Better experience in portrait mode.
Iklan - Geser ke atas untuk melanjutkan

Kakek Sopir Mercy Lawan Arus Idap Demensia, Bisa Jadi Tersangka?

Kakek Sopir Mercy Lawan Arus Idap Demensia, Bisa Jadi Tersangka? Mobil lawan arah di tol. ©Instagram.com/lumbantoruan.17

Merdeka.com - Mobil mewah bermerek Mercedes Benz membuat kaget pengemudi Tol Cikunir. Mobil bercat hitam itu melaju dengan melawan arah. Kecelakaan pun tidak terhindar.

Dua mobil ditabrak pengemudi. Salah satu penumpang mobil mengalami luka di bagian kepala dan lecet.

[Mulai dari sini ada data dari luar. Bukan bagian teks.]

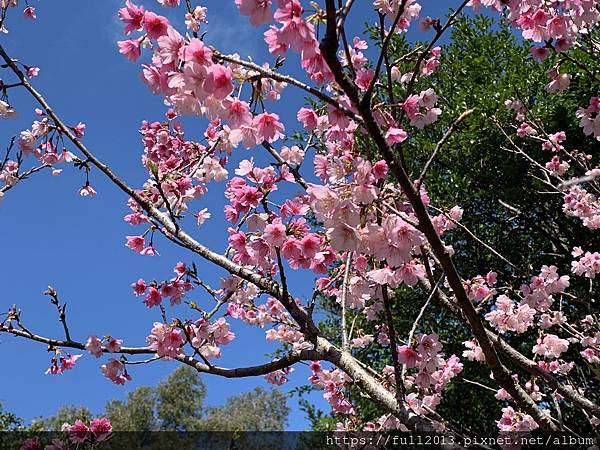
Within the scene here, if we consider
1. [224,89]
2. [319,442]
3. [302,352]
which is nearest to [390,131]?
[224,89]

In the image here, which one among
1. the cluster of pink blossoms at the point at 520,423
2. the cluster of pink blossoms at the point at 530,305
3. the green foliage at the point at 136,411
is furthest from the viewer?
the green foliage at the point at 136,411

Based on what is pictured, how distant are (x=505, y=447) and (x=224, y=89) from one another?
300cm

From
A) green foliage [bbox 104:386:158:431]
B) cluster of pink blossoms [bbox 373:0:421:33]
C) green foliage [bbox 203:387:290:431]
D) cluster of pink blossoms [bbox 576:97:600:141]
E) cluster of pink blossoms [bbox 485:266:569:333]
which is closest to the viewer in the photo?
cluster of pink blossoms [bbox 373:0:421:33]

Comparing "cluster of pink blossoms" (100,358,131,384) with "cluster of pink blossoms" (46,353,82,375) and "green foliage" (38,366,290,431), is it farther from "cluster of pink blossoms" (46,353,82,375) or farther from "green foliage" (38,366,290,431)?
"green foliage" (38,366,290,431)

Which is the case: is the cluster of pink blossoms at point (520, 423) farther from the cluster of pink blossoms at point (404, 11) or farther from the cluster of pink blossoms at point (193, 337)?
the cluster of pink blossoms at point (404, 11)

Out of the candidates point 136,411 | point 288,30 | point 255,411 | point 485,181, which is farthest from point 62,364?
point 255,411

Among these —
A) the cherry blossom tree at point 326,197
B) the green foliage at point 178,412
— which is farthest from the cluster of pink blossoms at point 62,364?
the green foliage at point 178,412

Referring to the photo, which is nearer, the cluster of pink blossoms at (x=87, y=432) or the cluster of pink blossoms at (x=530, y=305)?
the cluster of pink blossoms at (x=87, y=432)

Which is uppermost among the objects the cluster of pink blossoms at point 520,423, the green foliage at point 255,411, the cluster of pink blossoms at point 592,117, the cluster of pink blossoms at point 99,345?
the green foliage at point 255,411

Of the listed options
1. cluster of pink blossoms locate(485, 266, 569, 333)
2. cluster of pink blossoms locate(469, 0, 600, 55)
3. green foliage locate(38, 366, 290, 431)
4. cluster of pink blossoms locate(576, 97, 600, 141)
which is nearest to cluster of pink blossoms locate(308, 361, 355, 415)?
cluster of pink blossoms locate(485, 266, 569, 333)

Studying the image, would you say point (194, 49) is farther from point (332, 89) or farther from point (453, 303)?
point (453, 303)

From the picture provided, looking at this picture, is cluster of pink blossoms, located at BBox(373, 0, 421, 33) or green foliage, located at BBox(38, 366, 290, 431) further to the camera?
green foliage, located at BBox(38, 366, 290, 431)

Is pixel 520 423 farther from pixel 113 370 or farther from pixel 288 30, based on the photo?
pixel 288 30

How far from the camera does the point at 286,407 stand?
28.8 meters
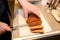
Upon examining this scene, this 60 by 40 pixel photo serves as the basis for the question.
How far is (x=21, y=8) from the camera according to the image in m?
0.89

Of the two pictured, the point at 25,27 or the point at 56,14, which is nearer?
the point at 25,27

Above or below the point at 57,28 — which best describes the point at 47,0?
above

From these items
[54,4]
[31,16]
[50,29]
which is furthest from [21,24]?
[54,4]

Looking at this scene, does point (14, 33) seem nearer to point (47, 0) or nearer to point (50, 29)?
point (50, 29)

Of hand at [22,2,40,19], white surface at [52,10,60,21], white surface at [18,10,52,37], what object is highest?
hand at [22,2,40,19]

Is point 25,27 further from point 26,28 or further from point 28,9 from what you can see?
point 28,9

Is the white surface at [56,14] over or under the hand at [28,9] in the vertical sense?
under

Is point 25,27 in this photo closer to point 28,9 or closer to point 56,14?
point 28,9

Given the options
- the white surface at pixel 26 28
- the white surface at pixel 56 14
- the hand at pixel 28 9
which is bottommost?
the white surface at pixel 26 28

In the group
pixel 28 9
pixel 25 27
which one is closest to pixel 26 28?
pixel 25 27

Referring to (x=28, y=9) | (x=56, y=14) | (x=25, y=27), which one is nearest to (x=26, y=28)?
(x=25, y=27)

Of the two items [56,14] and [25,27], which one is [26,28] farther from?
[56,14]

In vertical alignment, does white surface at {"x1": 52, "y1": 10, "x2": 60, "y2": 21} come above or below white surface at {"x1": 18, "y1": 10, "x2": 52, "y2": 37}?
above

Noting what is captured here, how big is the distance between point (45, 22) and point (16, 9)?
0.24 meters
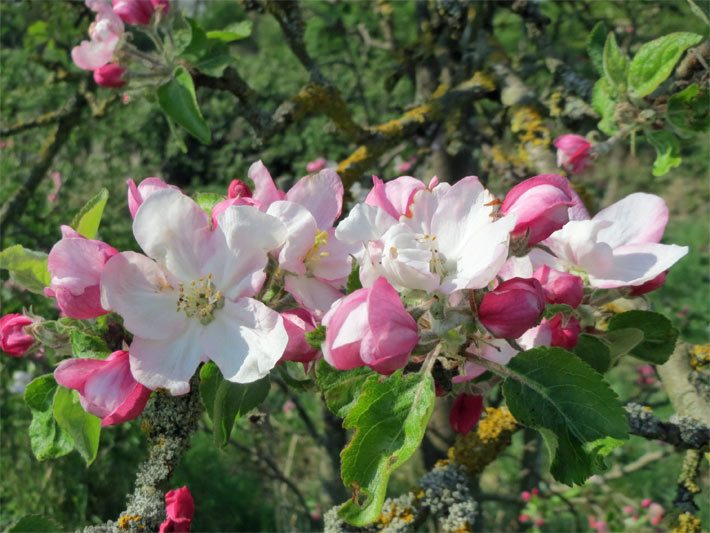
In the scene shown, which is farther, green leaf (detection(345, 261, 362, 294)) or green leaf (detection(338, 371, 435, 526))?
green leaf (detection(345, 261, 362, 294))

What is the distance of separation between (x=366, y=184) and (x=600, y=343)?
5.09ft

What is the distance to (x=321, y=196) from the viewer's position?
3.30 feet

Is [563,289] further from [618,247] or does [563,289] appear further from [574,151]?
[574,151]

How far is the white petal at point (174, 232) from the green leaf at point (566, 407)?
15.8 inches

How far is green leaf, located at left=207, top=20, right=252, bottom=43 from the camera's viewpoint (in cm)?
194

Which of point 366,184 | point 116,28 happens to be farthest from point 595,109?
point 116,28

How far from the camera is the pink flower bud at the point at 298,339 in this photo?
0.88m

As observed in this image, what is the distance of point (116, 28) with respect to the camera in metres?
1.76

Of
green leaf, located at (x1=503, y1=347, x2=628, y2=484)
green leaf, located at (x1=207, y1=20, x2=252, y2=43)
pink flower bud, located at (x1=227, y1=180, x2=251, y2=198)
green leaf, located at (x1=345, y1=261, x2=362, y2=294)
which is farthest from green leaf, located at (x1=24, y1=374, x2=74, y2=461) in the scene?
green leaf, located at (x1=207, y1=20, x2=252, y2=43)

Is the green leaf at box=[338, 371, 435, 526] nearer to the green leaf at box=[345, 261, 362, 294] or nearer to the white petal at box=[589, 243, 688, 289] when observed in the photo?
the green leaf at box=[345, 261, 362, 294]

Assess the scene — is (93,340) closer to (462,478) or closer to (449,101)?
(462,478)

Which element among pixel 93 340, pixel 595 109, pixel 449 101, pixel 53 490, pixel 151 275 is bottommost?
pixel 53 490

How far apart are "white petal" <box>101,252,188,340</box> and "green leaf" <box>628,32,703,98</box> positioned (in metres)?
1.23

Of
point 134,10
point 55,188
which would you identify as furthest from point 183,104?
point 55,188
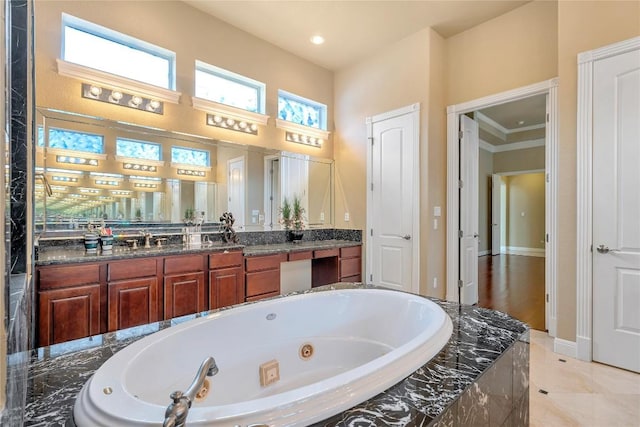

Keluarga korban meminta insiden ini diusut.

Belakangan diketahui, pengemudi Mercy adalah MDS, lansia pria usia 66 tahun. Aksi mengerikannya bukan karena di bawah pengaruh zat-zat tertentu. Melainkan karena mengidap Demensia.

Demensia termasuk gangguan kesehatan yang sering menyerang di usia tua. Penyakit ini mempengaruhi memori otak, baik dalam berpikir maupun mengingat. Biasanya, orang yang memiliki gangguan Demensia sulit untuk melakukan hubungan sosial dengan baik, akibat memori otak yang terganggu.

Setelah mengetahui MDS mengidap Demensia, polisi memutuskan tidak melakukan penahanan. MSS juga masih berstatus terperiksa. Untuk proses hukum dipastikan tetap berjalan. Seperti hari ini, keluarga kakek MSS diminta keterangan.

Kasubdit Gakkum Ditlantas Polda Metro Jaya, AKBP Argo Wiyono mengatakan, status hukum MSS akan ditentukan Selasa (30/11) besok. Segala bukti dan keterangan ahli sedang dilengkapi.

MDS Harus Diperiksa Psikiater

Pakar hukum pidana, Andi Hamzah menjelaskan, MDS harus mempertanggungjawabkan perbuatannya karena melanggar hukum. Bahkan, ada dua pelanggara yang dilakukan, melawan arus dan menabrak orang.

"Jelas dia salah itu," kata Andi, kepada merdeka.com, Senin (29/11).

Terkait informasi didapat bahwa MDS mengidap Demensia, menurutnya hal itu harus benar-benar diperiksa dengan melibatkan psikiater.

"Periksa apakah betul gila atau tidak," tegasnya.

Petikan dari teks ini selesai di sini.